# Page text
* * *

Don’t Ghettoize the Arts: Blend them with STEM
In the real world, science, technology, engineering, math and the arts complement each other. Take a look at any number of aesthetic and well-engineered household objects, such as Crest Standup Squeeze Dispenser Toothpaste, Post-it® Super Sticky Notes, the Thermos Nissan Intak Hydration Water Bottle with Meter, or Under Armour’s Storm Swacket. Our favorite objects blend art and science.
Unfortunately, our emphasis on STEM (education in the disciplines of science, technology, engineering, and math) has ghettoized the arts. As a result, we’ve witnessed a backlash to STEM in the form of STEAM (integrating science, technology, engineering, the arts, and math), which has steadily gained purchase in more progressive education spheres because of its well-documented benefits:
Because “STE(A)M job creation will grow 17% over the next decade as opposed to just 9.8% for non-STE(A)M positions,” a STEAM-based curriculum will help develop creative capacity among learners to advance the 21st century economy.

* * *

# Extracted information
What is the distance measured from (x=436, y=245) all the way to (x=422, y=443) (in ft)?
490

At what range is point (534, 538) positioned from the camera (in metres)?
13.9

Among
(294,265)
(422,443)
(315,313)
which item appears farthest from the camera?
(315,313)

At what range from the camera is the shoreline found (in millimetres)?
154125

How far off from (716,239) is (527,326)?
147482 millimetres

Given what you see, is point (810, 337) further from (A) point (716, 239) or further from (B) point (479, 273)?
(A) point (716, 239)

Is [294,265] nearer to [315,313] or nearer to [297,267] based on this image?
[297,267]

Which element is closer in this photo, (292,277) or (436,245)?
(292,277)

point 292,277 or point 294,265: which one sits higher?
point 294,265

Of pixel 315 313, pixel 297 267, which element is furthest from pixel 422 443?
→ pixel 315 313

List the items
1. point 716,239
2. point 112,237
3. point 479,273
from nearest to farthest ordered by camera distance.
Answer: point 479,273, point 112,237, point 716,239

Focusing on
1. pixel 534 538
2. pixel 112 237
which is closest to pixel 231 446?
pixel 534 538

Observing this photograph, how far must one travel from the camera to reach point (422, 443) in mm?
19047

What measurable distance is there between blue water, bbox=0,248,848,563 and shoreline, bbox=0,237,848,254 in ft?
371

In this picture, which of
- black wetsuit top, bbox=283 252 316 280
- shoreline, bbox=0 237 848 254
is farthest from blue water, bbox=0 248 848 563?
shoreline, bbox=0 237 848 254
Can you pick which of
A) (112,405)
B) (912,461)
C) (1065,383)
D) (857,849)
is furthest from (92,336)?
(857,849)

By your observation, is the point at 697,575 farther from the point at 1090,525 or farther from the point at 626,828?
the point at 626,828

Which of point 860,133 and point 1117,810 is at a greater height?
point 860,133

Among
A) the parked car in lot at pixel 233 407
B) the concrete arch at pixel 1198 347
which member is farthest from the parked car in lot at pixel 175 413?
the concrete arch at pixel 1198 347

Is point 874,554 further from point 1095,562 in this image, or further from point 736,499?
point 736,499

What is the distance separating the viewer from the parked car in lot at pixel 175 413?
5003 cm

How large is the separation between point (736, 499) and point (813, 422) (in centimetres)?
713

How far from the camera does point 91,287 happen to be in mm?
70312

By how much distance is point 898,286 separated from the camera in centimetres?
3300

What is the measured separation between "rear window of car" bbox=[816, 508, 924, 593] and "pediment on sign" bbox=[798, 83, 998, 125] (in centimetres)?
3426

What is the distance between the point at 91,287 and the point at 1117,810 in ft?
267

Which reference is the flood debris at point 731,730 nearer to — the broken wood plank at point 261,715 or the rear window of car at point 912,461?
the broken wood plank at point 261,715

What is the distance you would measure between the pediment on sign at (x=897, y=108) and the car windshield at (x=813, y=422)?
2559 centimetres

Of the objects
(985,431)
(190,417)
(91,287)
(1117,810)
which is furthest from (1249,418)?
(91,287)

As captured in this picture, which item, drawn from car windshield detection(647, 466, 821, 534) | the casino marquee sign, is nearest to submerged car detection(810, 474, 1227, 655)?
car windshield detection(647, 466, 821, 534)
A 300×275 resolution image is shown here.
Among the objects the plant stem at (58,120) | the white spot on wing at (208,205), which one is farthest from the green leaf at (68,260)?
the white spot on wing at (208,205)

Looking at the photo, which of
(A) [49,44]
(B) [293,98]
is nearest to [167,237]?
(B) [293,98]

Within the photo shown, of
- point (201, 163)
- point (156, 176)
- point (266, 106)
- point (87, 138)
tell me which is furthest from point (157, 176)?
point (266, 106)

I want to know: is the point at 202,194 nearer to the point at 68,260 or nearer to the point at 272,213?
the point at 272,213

* * *

# Instruction 1
From the article on blending the arts with STEM, copy out word for word the part that opens with the words containing "Don’t Ghettoize the" and closes with "art and science.".
# Instruction 2
Answer these questions from the article on blending the arts with STEM:
(a) Which company makes the Storm Swacket?
(b) What does STEAM add to the four STEM disciplines?
(c) By what percentage will STE(A)M job creation grow over the next decade?

# Full response 1
Don’t Ghettoize the Arts: Blend them with STEM
In the real world, science, technology, engineering, math and the arts complement each other. Take a look at any number of aesthetic and well-engineered household objects, such as Crest Standup Squeeze Dispenser Toothpaste, Post-it® Super Sticky Notes, the Thermos Nissan Intak Hydration Water Bottle with Meter, or Under Armour’s Storm Swacket. Our favorite objects blend art and science.

# Full response 2
(a) Under Armour
(b) The arts
(c) 17%